Reputation: 61
I'm trying to scrape a page using a list of proxies. This small problem is litrally driving me nuts. It works when i input the proxy directly like this:
proxies = {
'http': 'http://10.0.1.1:8080',
'https': 'http://10.0.1.1:8080'
}
But when i use something like
http_proxy = 'http://'+proxy
https_proxy = 'https://'+proxy
proxies = {
'http': http_proxy,
'https': https_proxy,
}
requests.packages.urllib3.exceptions.LocationParseError: Failed to parse: 10.0.1.1:8080
I get this error. This makes absolutely no sense.
Edit: i just realized its probably because of the newline after each proxy i have the proxylist.txt hosted on a server so now i need to find out how to get rid of the newline after each proxy i tried stuff like proxy.strip('\n') but that didn't work either
Upvotes: 3
Views: 21090
Reputation: 33
I was going crazy because of that problem.
Try to do this:
def chomp(x):
if x.endswith("\r\n"):
return x[:-2]
if x.endswith("\n") or x.endswith("\r"):
return x[:-1]
return x
http_proxy = 'http://' + chomp(proxy)
https_proxy = 'https://' + chomp(proxy)
proxies = {
'http': http_proxy,
'https': https_proxy,
}
It helped solve my problem.
Upvotes: 3
Reputation: 597
Another dump option is that the proxy itself is not good anymore. I tried running the same code with one proxy and received this error. None of the solutions above helped me (and actually I believe they fixed this problem in newer versions: https://github.com/kennethreitz/requests/issues/4613).
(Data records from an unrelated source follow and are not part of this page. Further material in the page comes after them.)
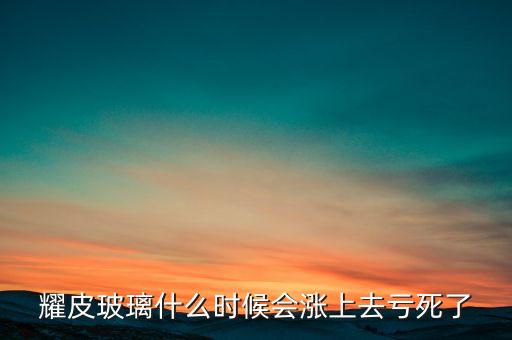耀皮玻璃什么時(shí)候會(huì)漲上去虧死了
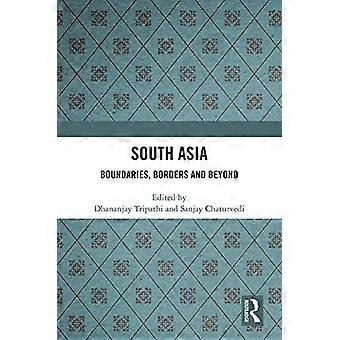 Sør-Asia : Grenser, grenser og utover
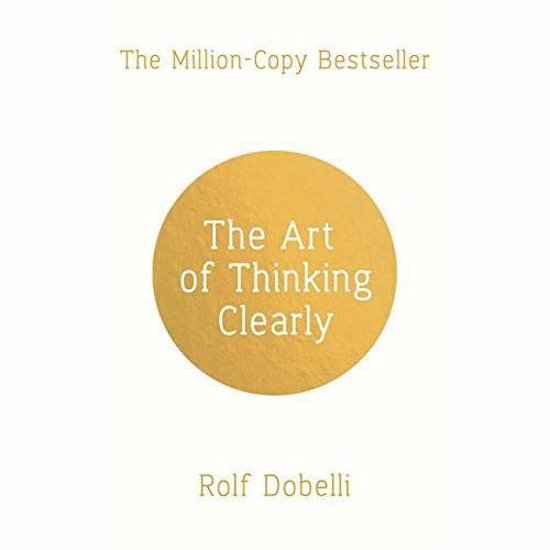Picture of The Art Of Thinking Clearly By Rolf Dobelli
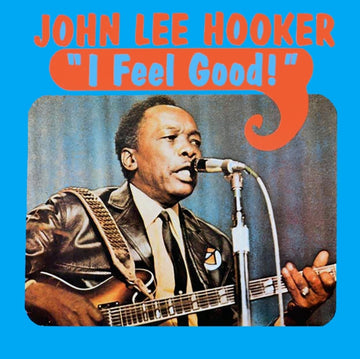 HOOKER, JOHN LEE | I FEEL GOOD (TRANSLUCENT BLUE VINYL/LIMITED EDITION) | VINYL RECORD (LP)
However, when I tried using good proxy I didn't encounter this type of problem
Upvotes: 0
Reputation: 231
I tried proxylist.txt with 2 lines
10.0.1.1:8080
10.0.1.1:8181
and executed below code,
with open('proxylist.txt','r') as reader :
for line in reader :
proxy = line.split('\n', 1)[0]
http_proxy = 'http://'+proxy
https_proxy = 'https://'+proxy
proxies = {
'http': http_proxy,
'https': https_proxy,
}
print proxies
Got output as expected,
{'http': 'http://10.0.1.1:8080', 'https': 'https://10.0.1.1:8080'}
{'http': 'http://10.0.1.1:8181', 'https': 'https://10.0.1.1:8181'}
Upvotes: 1
Reputation: 61
Always check after using .split could have extra characters i fixed my project using
splitlines()
Upvotes: 1